_Task goal_:
The answer must be an exact copy of the records below, with every picture left out.

_Extracted entries_:
*** Begin section ***

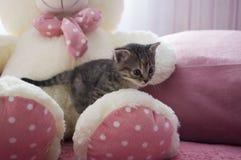 Le petit chaton tricolore avec des yeux bleus se repose sur l'ours blanc de jouet Images stock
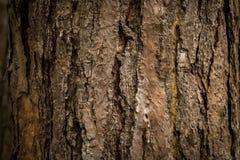 Struttura della corteccia dell'albero di pino Fotografia Stock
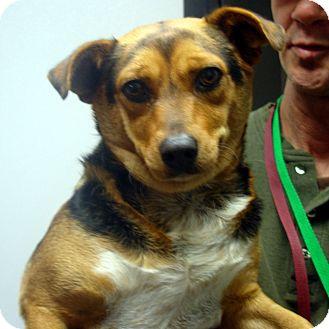 Beagle Mix Dog for adoption in Manassas, Virginia - Tubbs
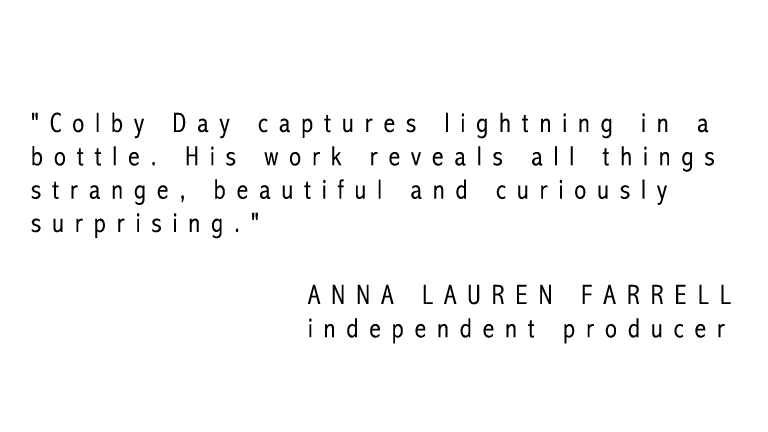 Anna_Lauren_Farrel_Blurb.jpg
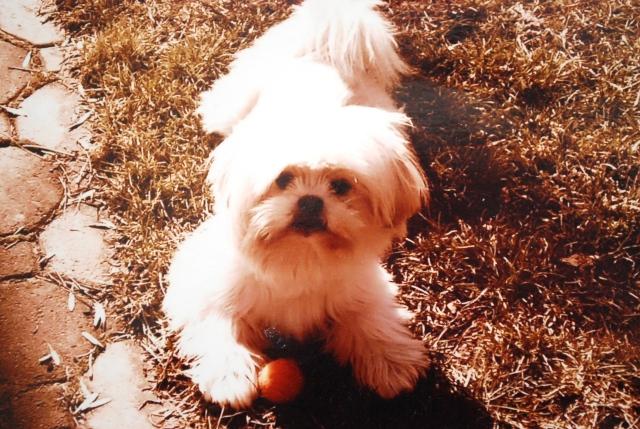 Annie get the ball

*** End section ***

_Task solution_:
 Le petit chaton tricolore avec des yeux bleus se repose sur l'ours blanc de jouet Images stock
 Struttura della corteccia dell'albero di pino Fotografia Stock
 Beagle Mix Dog for adoption in Manassas, Virginia - Tubbs
 Anna_Lauren_Farrel_Blurb.jpg
 Annie get the ball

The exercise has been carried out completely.